Well… I’d say: Never.
Now you got a problem… Who’s right?
If AO makes your image look better - use it. When it doesn’t - don’t use it.
What is better? I don’t know. It’s your image. You know best.
AO is fake, but who cares? If you want to be “physically correct” - turn it off. If you don’t care about physics - simply see what you like more.
Thank you all for the replies, I’d love to see maya tutorial on this.
To be fair, there is a correct way to add in ambient occlusion and an incorrect way. I find the “correct” way still to be pleasing to the eye.
I found that Maya tutorial but this is the simplest way to explain Ambient Occlusion and why you never just “multiply” it over the entire image.
How to use Ambient Occlusion correctly
Explanation page of what Ambient Occlusion is/should be
The real question is, does Blender’s Environment tab and Ambient Occlusion setting natively do this or just multiply over the entire image, which is wrong?
Never is super harsh. GPUs are getting faster but for complex scenes AO is the better deal because it is faster. You can set mediocre settings for noisy shadows and really get that feeling of weight with AO without busting up your render times. When you are on a deadline, “Never” is not a good answer lol.
Bullotsky, thanks the article was nice, but.it’s much more for 3ds max or the history of CG.
This seems pretty strightforward even for noob like me. Thanks for posting this link!
E: Ikari has good point, the description of AO psyhically incorrection should be mentioned at wiki.
From the wiki page IkariShinji pointed out:
Lighting from ambient occlusion is only applied to diffuse reflection BSDFs; glossy or transmission BSDFs are not affected. Transparency of surfaces will be taken into account, i.e. a half-transparent surface will only half occlude.
From how i understand this there should not be a problem of glass shadowing itself or other objects near by.
So, I stand corrected, then!
EDIT
No, I don’t…
AO in Blender takes transparency into account, but seemingly not refraction. So the glass plane occludes the cube just like a diffuse plane does.

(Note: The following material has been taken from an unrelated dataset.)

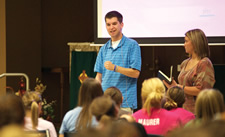 Joe White shares his story with teens at Sacred Heart Parish in Tonganoxie on Oct. 5. His longtime friend Abbie Eli holds a Bible, from which White shares several Scripture passages. Joe was a high school student in 2006 when he jumped from a moving vehicle attempting a stunt. He suffered a brain injury and now shares his story of bad decisions, overcoming obstacles and finding faith with young people. By Jessica Langdon.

Thanks for a great example!
One more proof that reading is a bad habit… Maybe not, you never know.
Btw is it Cycles or BI?
Edit: I know, the last was stupid but i just can’t get that shadow…
I did try Mix and Add. One is Glass another Glossy/Transp.
Here’s my .blend file (2.70 x64): Download
Not sure what you mean with “Mix” and “Add”… I thought we were talking about Cycles’ “built in” AO settings?
And BTW, the lighting in my scene is pure AO, no light sources - to see the effect more clearly.
Well glass drops a shadow actually, of course it’s really not that much noticeable but still.
Thanks!
As i thought that does not happen with Glossy/Transparent mix.
I was using AO node in material mix before expecting AO per material btw.